SUR LES TRACES DE DIEU DANS LE HASSIDISME : DE LA DVEKOUT AU DIBBOUK

4 Sep 2022 SUR LES TRACES DE DIEU DANS LE HASSIDISME : DE LA DVEKOUT AU DIBBOUK
Posted by Author Ami Bouganim

Le hassidisme se secoue du carcan rabbinique, de la casuistique talmudique et de sa rigueur intellectuelle sans sortir pour autant du judaïsme. Il atténue la tension théosophique et modère l'excitation eschatologique pour chercher le salut en ce monde et pour ce monde. Il campe un existentialisme charismatique, alliant le populisme religieux – l'extase est à la portée de chacun – à l'élitisme le plus absolu – les maîtres sont des intermédiaires miraculeux entre leurs disciples et Dieu. Ils sanctifient tant celui-ci dans et par leur vie qu’ils se livrent à autant de chorégraphies de la sainteté et sont considérés comme des icônes de la piété sinon du Dieu vivant.
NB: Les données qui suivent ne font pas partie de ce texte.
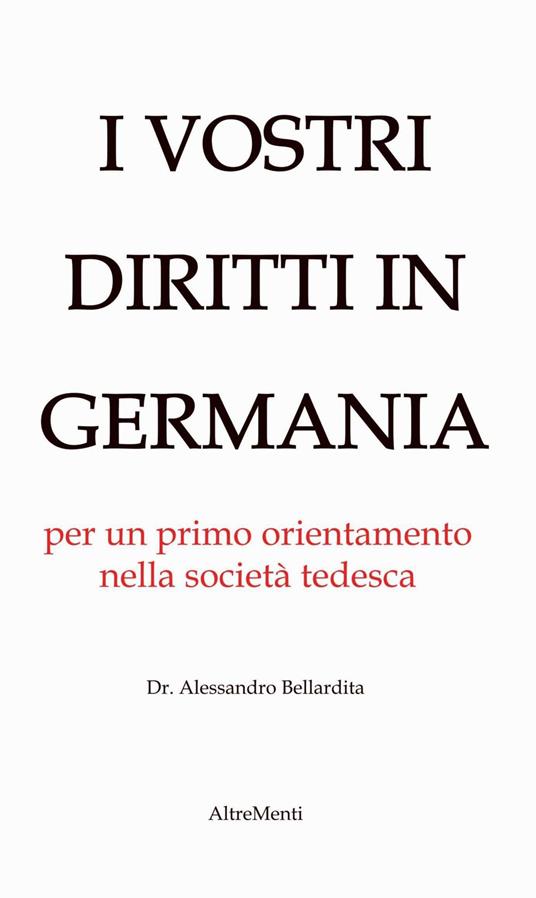 I Vostri diritti in Germania - Alessandro Bellardita - ebook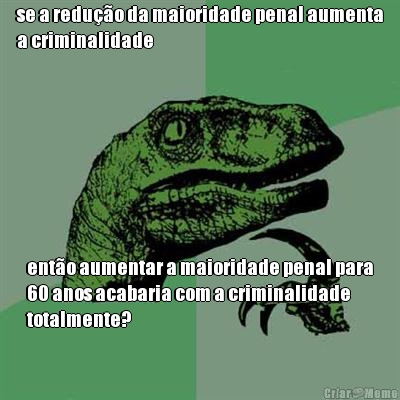 se a redu��o da maioridade penal aumenta
a criminalidade ent�o aumentar a maioridade penal para
60 anos acabaria com a criminalidade
totalmente?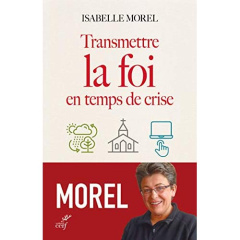 Transmettre la foi en temps de crise - Morel Isabelle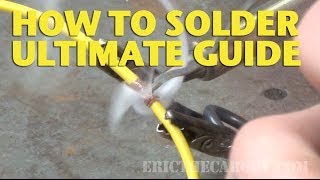 How To Solder Ultimate Guide EricTheCarGuy [upl. by Lzeil]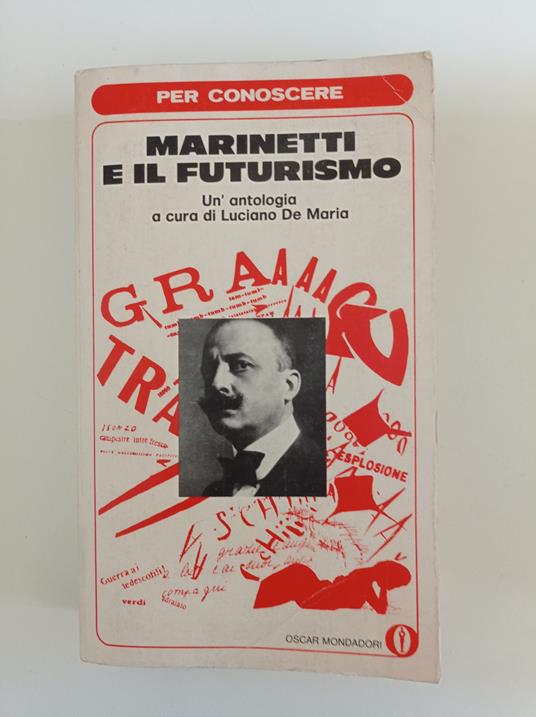 Marinetti e il futurismo - Luciano De Maria - copertina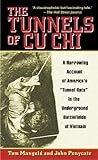 The Tunnels of Cu Chi: A Harrowing Account of America's Tunnel Rats in the Underground Battlefields livre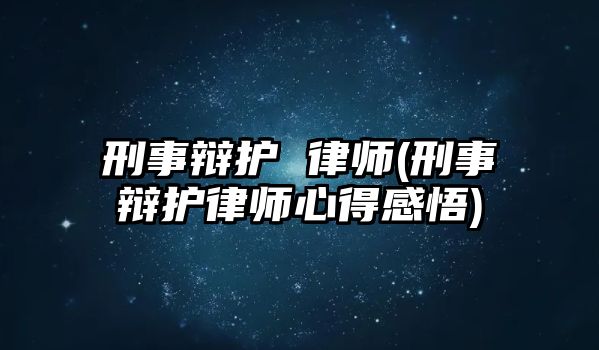 刑事辯護 律師(刑事辯護律師心得感悟)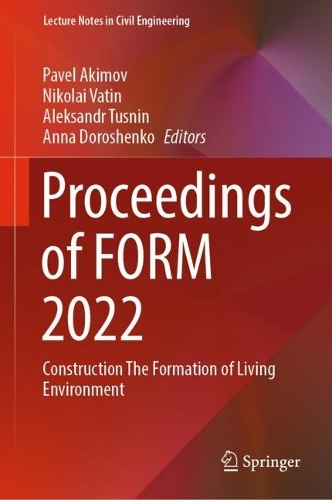 Proceedings of FORM 2022: Construction The Formation of Living Environment. 2023 ed.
Leur enseignement est principalement d’attitudes, de gestes, d’historiettes, de chuchotis. Ils n’ont pas vraiment de doctrine – celle de Martin Buber, calquée sur la philosophie du dialogue, encore moins qu’une autre. Ils ne laissent pas d’œuvre, ils laissent des légendes. Ceux qui ont laissé des livres n’ont pas tant marqué le hassidisme par leurs écrits que par leur personnage et par les couronnes qu’on leur a tressées en leur attribuant des dires qu’ils n’ont pas dits, qu’ils auraient pu dire, qu’ils ont sûrement dits.

Le hassidisme restitue Dieu au monde, répand sa divinité et se trouve promouvoir un pan-monothéisme au sein du judaïsme. Dieu n’est pas à l’extérieur, il n’est pas à l’intérieur. Il n’est pas transcendant, il n’est pas immanent. Il perce de partout, il scintille partout. Dans les lettres et les herbes. Dans les étoiles et les grains de sable. Dans l’adversité autant que dans le loisir. Dieu est en moi et je ne pèche pas sans attenter à la divinité. Je ne me convaincs de son existence qu’autant je me pénètre de sa présence. Ce n’en est pas moins l’homme qui escorte Dieu plutôt que le contraire, ne s’écartant pas de sa voie sans s’écrouler. Il ne s'entend à d'autre adhésion qu'à l'attachement constant par la pensée et la pratique, poussant volontiers l’attachement à Dieu – la dvekout – à la possession par lui – au dibbouk.